アマチュア登山家であっても、必要な費用を負担すれば容易にエベレスト登山に参加出来るようになったことで、当然その弊害も生まれてくる。シェルパやガイドによるルート工作や荷揚げが行われるため、本来なら必要であった登山技術や経験を持たないまま入山する登山者が現れるとともに、ルートが狭い場所においては登山家が渋滞し、長時間待つようなことも増えた。この事件はそれら幾つかの不幸な出来事と無関係ではない。まずは映画と向き合う前の大前提として、これらの情報に接していなければ、多くの観客は確実に混乱する。バルタザール・コルマウクルの説明はあまりにも不明瞭である。

1996年、ある旅行会社が1人65,000ドルでエベレスト営業公募隊を募集した。探検家のロブ・ホール(ジェイソン・クラーク)が引率し、世界中のアマチュア登山家と共に5月10日に登頂を果たすというツアーで、ガイド3名に対し、顧客9名が集まった。9名の内訳はダグ・ハンセン(ジョン・ホークス)、難波康子(森尚子)、ジョン・クラカワー(マイケル・ケリー)、ベック・ウェザーズ(ジョシュ・ブローリン)、スチュアート・ハッチスン、ルー・カシシケ(マーク・ダーウィン)、ジョン・タースケ、フランク・フィッシュベックであり、スタッフはマイク・グルーム(トーマス・M・ライト)とアンディ・ハリスによるチームは、商業登山の一環として、エベレスト登頂の準備を開始する。
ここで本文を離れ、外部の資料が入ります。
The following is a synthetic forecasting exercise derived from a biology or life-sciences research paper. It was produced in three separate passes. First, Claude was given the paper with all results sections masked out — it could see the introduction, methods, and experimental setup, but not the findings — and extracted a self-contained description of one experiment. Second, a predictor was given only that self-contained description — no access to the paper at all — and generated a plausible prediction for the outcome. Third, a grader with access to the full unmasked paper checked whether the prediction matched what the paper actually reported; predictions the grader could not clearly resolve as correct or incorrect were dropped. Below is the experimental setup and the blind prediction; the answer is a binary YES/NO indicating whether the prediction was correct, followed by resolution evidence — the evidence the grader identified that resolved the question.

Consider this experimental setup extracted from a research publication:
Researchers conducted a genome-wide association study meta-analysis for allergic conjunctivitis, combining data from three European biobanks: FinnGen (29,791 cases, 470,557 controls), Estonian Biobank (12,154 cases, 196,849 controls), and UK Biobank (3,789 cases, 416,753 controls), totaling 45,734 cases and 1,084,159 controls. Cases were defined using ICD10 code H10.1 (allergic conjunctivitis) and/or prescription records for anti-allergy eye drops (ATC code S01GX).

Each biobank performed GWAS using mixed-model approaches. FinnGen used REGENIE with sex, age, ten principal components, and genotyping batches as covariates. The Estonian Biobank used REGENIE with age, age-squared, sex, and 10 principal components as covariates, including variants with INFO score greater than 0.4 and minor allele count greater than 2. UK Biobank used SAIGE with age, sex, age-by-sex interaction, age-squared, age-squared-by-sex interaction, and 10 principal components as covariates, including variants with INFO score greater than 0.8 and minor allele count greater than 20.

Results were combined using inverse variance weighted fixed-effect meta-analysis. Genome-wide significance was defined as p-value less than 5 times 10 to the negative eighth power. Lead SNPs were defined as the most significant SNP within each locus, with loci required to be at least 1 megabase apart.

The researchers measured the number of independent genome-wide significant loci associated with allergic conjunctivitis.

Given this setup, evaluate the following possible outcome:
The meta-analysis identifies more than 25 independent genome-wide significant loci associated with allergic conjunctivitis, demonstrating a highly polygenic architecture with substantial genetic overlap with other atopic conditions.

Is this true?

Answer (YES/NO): YES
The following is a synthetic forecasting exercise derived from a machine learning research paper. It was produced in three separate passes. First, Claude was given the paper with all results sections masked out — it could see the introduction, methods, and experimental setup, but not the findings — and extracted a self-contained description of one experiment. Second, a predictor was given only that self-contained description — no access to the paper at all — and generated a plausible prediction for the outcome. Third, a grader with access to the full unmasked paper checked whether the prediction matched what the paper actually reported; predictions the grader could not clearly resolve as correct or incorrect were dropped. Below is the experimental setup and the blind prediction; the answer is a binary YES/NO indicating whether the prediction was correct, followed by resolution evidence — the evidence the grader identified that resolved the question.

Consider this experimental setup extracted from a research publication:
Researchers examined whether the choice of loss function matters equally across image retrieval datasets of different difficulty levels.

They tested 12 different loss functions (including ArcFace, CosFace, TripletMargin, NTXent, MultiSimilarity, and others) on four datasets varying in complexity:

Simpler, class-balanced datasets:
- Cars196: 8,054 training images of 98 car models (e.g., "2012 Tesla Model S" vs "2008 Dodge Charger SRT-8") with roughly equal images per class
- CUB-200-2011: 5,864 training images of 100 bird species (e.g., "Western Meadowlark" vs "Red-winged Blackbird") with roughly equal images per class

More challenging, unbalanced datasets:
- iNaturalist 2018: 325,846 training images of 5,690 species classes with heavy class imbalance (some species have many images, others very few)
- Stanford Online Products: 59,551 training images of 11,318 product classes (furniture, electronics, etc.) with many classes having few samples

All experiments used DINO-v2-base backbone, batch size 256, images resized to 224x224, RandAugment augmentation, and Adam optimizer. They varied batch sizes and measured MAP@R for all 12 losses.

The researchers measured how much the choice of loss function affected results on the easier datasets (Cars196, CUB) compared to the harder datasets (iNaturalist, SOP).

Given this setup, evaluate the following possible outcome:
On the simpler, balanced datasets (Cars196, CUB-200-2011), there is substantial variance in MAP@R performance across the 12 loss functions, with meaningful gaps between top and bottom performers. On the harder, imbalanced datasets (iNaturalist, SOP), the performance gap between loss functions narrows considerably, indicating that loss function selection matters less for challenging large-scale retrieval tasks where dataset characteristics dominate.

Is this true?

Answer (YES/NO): NO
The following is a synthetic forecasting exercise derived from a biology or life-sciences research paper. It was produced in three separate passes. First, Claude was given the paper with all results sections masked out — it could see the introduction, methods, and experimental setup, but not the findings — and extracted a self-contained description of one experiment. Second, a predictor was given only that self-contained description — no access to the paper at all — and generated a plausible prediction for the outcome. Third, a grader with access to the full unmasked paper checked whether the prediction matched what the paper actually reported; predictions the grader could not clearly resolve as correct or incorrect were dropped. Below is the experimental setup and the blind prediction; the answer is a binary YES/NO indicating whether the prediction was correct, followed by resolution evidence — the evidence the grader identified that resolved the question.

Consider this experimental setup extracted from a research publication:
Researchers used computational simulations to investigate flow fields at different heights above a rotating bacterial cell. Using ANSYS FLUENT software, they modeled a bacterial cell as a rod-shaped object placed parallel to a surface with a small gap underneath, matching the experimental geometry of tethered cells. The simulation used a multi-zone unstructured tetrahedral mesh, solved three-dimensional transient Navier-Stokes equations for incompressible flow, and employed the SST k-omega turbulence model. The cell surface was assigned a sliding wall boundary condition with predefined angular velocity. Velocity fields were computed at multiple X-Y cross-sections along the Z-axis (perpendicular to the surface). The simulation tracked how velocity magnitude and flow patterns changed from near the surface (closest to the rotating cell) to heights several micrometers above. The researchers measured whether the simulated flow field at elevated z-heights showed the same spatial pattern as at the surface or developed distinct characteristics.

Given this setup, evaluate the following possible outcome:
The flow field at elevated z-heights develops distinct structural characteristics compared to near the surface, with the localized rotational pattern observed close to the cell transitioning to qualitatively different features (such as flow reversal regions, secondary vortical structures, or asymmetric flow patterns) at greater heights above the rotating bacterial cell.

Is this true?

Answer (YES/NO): NO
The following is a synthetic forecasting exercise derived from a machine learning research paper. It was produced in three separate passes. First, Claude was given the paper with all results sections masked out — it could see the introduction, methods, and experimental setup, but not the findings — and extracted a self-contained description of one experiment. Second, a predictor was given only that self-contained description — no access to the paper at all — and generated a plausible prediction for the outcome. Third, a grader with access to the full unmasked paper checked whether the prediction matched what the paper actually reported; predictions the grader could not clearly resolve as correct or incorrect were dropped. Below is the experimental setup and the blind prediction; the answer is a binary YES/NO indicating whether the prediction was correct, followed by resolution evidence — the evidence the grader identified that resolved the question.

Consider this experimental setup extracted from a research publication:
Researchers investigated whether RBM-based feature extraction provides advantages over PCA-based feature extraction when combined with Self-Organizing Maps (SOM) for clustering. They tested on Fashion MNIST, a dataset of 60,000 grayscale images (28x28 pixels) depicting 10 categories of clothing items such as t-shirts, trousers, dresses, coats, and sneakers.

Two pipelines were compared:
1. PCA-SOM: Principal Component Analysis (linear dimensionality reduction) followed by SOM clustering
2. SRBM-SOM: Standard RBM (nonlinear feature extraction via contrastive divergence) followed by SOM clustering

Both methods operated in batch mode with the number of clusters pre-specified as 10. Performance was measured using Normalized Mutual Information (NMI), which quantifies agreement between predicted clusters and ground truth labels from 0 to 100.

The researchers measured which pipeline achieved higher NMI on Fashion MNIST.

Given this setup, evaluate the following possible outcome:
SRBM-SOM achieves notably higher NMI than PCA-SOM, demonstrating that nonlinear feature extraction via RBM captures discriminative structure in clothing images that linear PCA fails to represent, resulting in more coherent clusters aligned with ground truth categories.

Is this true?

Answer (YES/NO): NO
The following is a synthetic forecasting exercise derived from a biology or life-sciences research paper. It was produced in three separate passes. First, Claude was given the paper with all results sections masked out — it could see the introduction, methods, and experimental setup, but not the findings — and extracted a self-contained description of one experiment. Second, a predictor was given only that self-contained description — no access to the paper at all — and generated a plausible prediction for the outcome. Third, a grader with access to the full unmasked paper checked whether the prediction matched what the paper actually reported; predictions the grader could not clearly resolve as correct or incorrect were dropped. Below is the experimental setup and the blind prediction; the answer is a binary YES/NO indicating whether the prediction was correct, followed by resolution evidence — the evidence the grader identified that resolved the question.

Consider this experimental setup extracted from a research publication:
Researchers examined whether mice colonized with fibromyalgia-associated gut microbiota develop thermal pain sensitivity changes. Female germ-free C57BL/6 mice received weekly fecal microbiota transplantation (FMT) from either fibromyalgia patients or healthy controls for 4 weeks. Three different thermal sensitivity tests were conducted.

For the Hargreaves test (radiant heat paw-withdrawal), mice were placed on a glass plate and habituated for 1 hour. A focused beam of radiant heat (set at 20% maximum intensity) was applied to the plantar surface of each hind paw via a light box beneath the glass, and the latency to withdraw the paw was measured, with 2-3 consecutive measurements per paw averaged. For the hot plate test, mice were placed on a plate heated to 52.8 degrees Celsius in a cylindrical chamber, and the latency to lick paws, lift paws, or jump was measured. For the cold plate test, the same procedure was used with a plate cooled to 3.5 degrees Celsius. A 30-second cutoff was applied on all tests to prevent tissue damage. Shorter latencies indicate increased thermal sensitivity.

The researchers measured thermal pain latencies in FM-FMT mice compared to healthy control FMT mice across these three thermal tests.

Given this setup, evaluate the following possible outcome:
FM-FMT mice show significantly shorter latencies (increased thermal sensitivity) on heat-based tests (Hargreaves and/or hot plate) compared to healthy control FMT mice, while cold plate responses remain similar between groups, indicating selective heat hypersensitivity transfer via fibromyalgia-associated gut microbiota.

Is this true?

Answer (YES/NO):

カトマンズから飛行機でルクラに着くと、エベレスト街道と呼ばれる谷沿いの道を徒歩で北上する。街道の終点ゴラク・シェプでカラパタールに登り、さらに3時間歩いてエベレスト・ベースキャンプへ向かう。映画ではルクラからベースキャンプまでが一瞬の出来事だが、実際には何日か休みながら、徐々に高度を上げて身体を慣らしていく。もし直ぐに登っていこうものなら高山病にかかり、更に症状が悪化すれば、肺水腫や脳浮腫を起こして死んでしまう危険性がある。いかに高い所の環境に自分の身体を慣らしていくかが、エベレスト登頂のカギとなる。
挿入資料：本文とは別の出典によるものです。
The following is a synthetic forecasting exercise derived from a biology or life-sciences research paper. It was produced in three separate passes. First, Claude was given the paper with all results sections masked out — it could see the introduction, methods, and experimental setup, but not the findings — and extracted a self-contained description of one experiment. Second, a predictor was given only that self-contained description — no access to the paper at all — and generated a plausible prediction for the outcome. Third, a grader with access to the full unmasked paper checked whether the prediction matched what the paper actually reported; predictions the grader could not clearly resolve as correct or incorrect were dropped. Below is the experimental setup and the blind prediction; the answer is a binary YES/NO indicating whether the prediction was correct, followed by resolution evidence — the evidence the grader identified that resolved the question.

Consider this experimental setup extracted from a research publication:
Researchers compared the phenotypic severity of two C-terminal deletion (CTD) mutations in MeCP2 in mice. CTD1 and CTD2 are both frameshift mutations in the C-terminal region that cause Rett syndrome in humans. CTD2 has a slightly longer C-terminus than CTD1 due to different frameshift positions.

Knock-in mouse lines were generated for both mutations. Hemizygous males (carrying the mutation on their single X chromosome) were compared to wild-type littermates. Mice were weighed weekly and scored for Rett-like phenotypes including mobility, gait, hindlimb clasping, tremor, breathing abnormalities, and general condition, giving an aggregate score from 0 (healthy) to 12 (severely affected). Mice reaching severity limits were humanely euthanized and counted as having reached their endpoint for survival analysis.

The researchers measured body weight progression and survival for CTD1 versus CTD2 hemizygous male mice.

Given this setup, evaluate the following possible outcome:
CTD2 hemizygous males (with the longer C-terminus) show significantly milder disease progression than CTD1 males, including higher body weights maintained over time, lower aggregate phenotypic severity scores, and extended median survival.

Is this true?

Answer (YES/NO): NO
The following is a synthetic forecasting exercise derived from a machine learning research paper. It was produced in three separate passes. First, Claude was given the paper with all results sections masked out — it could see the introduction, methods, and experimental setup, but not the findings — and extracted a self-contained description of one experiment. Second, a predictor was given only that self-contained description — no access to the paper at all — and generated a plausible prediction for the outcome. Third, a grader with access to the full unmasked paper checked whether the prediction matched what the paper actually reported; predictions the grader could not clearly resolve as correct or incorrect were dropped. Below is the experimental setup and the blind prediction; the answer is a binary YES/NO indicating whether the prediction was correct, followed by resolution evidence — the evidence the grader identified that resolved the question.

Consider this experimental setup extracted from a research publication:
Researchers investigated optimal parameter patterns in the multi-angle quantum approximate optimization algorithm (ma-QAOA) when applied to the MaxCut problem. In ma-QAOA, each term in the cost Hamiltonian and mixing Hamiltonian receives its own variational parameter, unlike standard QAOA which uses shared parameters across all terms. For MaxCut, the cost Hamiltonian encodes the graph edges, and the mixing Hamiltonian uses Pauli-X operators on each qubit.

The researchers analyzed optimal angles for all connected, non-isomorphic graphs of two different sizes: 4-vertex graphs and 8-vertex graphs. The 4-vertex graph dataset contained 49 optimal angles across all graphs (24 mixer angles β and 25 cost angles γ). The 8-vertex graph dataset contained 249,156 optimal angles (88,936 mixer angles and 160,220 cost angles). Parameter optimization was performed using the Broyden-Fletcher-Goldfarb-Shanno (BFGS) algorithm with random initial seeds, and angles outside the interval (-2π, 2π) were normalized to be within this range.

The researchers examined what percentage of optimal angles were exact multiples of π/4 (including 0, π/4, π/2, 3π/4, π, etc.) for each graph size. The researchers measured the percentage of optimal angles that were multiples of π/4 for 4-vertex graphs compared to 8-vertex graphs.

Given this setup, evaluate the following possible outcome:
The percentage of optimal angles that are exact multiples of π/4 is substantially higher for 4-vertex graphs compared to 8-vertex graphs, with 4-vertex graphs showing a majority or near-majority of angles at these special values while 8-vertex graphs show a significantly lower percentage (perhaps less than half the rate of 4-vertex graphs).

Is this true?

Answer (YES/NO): NO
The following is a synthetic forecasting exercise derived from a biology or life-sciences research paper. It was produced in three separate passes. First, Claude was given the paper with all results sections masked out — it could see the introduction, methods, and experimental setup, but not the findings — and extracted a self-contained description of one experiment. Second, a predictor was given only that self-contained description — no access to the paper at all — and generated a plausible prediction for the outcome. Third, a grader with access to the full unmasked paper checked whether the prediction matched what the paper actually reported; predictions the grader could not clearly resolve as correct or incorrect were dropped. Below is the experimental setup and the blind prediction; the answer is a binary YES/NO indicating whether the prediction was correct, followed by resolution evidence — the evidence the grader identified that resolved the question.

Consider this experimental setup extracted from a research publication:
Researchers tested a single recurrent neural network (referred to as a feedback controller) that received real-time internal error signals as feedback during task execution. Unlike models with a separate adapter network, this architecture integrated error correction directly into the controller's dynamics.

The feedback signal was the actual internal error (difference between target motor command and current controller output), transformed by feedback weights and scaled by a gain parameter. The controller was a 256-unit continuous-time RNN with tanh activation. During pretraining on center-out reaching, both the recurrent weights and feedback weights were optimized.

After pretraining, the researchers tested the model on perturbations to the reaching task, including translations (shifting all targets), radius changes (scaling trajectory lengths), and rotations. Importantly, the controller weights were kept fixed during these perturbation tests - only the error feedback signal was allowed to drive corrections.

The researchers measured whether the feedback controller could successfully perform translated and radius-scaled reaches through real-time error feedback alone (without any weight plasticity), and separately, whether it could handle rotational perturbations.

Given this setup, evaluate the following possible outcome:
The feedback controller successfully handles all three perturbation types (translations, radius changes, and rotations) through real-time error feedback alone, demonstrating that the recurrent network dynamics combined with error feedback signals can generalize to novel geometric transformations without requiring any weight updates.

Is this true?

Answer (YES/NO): NO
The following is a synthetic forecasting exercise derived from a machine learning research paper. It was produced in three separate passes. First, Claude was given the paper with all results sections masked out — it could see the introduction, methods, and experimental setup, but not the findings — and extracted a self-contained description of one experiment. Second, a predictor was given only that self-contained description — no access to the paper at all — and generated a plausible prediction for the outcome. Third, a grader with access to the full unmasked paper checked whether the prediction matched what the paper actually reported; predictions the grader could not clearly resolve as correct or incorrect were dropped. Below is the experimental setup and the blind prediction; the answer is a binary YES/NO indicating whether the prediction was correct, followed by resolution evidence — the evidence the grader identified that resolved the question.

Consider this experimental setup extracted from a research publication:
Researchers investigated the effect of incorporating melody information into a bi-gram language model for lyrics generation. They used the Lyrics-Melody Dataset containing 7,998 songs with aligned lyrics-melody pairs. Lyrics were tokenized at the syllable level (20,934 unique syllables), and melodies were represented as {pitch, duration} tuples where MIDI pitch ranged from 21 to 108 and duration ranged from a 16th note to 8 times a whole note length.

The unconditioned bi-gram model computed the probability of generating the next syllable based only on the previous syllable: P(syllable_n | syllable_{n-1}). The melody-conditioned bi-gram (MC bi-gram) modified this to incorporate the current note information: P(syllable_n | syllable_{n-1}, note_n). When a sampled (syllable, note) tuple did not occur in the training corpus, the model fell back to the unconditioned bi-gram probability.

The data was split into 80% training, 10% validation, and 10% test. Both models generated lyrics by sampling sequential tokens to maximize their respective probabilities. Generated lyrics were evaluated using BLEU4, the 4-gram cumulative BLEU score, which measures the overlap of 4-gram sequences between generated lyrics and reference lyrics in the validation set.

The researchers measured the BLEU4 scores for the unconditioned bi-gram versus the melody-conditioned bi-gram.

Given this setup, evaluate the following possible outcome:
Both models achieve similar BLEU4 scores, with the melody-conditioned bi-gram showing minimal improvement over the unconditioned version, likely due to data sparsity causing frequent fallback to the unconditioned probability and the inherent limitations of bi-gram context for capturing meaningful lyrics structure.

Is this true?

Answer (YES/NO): NO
5,364mのベースキャンプを拠点に、第1、第2、第3とキャンプ地を徐々に高い所に上げていき、サウス・コルの下に第4キャンプ(7,951m)を設けると、そこから一気に8,848mの頂上まで登っていく。アタックの日は真夜中に出発し、明るくなる頃、頂上直下の難所にさしかかり、登頂してもしなくても午後の早い時間には引き返して、陽のあるうちにテントに戻らねばならない。サウス・コルから先はデス・ゾーンと呼ばれ、人体は高所順応せず、酸素が補充されるよりも早く酸素の蓄えを消費する。 酸素ボンベなしでデスゾーンに長時間滞在すると身体機能の悪化や意識の低下が起こり、最終的には死に至るとされているのである。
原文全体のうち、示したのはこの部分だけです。